Directive:
Rewrite the rows below with "eyebrow" switched to "brow" and every other detail left unchanged. Omit the pictures from your answer.

Data lines:
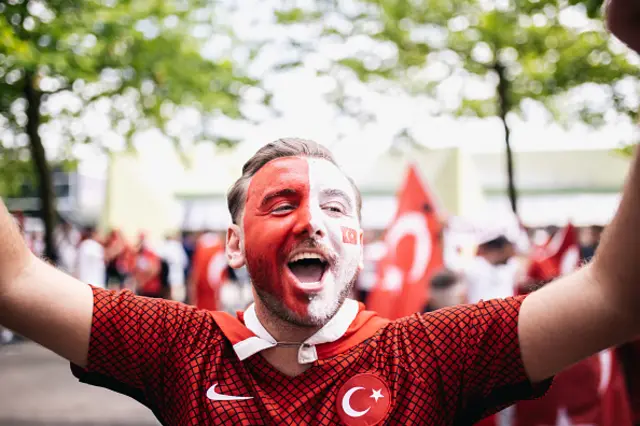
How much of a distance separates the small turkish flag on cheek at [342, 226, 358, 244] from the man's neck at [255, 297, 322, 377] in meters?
0.23

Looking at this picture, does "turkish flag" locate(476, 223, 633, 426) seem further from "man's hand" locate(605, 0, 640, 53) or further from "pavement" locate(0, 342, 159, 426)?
"pavement" locate(0, 342, 159, 426)

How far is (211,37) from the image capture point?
43.0 feet

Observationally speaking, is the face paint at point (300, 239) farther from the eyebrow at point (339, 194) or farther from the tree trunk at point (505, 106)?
the tree trunk at point (505, 106)

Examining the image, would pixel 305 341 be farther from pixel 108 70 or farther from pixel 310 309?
pixel 108 70

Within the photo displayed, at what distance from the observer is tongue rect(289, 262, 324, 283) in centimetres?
188

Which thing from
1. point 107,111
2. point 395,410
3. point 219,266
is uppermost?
point 395,410

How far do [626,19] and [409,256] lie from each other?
17.6 ft

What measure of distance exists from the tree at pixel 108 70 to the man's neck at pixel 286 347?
6.72 m

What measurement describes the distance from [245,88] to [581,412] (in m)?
10.3

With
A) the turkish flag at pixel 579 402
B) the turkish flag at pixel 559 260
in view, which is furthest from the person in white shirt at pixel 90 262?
the turkish flag at pixel 579 402

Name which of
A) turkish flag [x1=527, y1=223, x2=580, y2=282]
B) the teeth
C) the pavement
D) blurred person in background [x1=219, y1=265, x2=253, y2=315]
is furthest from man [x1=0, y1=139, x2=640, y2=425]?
blurred person in background [x1=219, y1=265, x2=253, y2=315]

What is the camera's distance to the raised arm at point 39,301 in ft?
5.66

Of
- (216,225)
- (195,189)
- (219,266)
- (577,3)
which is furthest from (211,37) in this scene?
(216,225)

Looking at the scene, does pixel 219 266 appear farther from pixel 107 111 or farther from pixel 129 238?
pixel 129 238
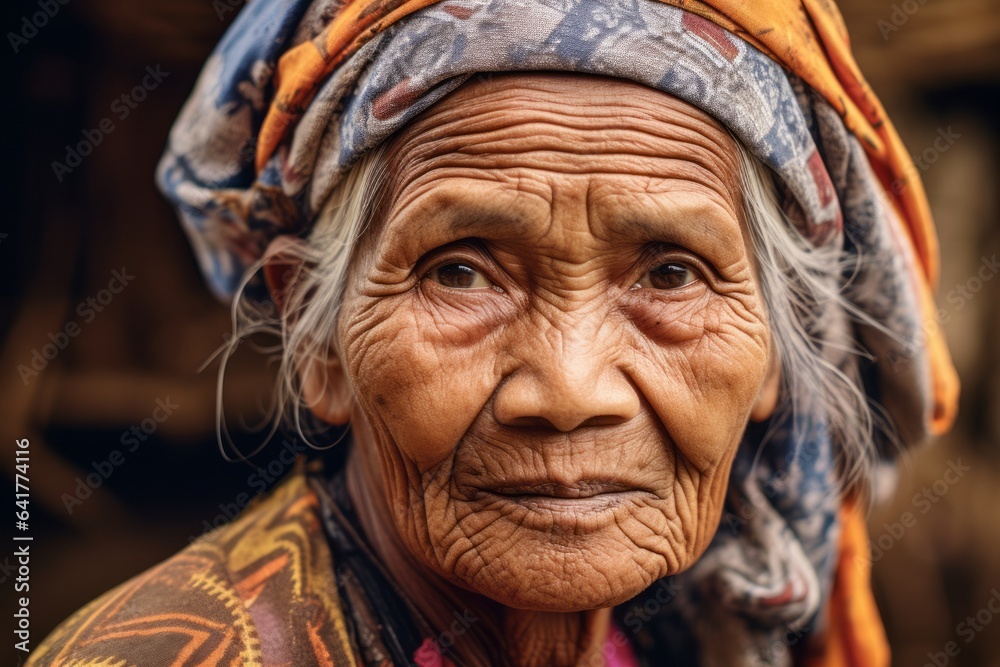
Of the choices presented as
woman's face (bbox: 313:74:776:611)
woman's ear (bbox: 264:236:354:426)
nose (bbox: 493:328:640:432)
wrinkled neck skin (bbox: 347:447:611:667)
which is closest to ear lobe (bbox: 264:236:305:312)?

Right answer:
How much of a distance separates the small turkish flag on cheek at [342, 226, 358, 244] from the man's neck at [255, 297, 322, 377] in meters?
0.23

Looking at this picture, does "turkish flag" locate(476, 223, 633, 426) seem further from "man's hand" locate(605, 0, 640, 53) or further from "pavement" locate(0, 342, 159, 426)?
"pavement" locate(0, 342, 159, 426)

How far is (211,37) from the image capture point?
43.0 feet

Observationally speaking, is the face paint at point (300, 239) farther from the brow at point (339, 194) or farther from the tree trunk at point (505, 106)?
the tree trunk at point (505, 106)

Examining the image, would pixel 305 341 be farther from pixel 108 70 or farther from pixel 310 309?
pixel 108 70

Within the photo displayed, at what distance from the observer is tongue rect(289, 262, 324, 283) in centimetres?
188

Which thing from
1. point 107,111
2. point 395,410
3. point 219,266
is uppermost?
point 395,410

How far do [626,19] and [409,256] lie from each other?
17.6 ft

What measure of distance exists from the tree at pixel 108 70 to the man's neck at pixel 286 347?
6.72 m

What measurement describes the distance from [245,88] to [581,412] (in m)?
10.3

With
A) the turkish flag at pixel 579 402
B) the turkish flag at pixel 559 260
in view, which is furthest from the person in white shirt at pixel 90 262?
the turkish flag at pixel 579 402

Name which of
A) turkish flag [x1=527, y1=223, x2=580, y2=282]
B) the teeth
C) the pavement
D) blurred person in background [x1=219, y1=265, x2=253, y2=315]
is furthest from man [x1=0, y1=139, x2=640, y2=425]?
blurred person in background [x1=219, y1=265, x2=253, y2=315]

What is the camera's distance to the raised arm at point 39,301 in ft?
5.66

Of
- (216,225)
- (195,189)
- (219,266)
- (577,3)
which is furthest from (211,37) in this scene?
(216,225)

Looking at the scene, does pixel 219 266 appear farther from pixel 107 111 or farther from pixel 129 238?
pixel 129 238
Of the choices presented as
woman's face (bbox: 313:74:776:611)
woman's ear (bbox: 264:236:354:426)
nose (bbox: 493:328:640:432)
wrinkled neck skin (bbox: 347:447:611:667)
which is closest to ear lobe (bbox: 264:236:305:312)?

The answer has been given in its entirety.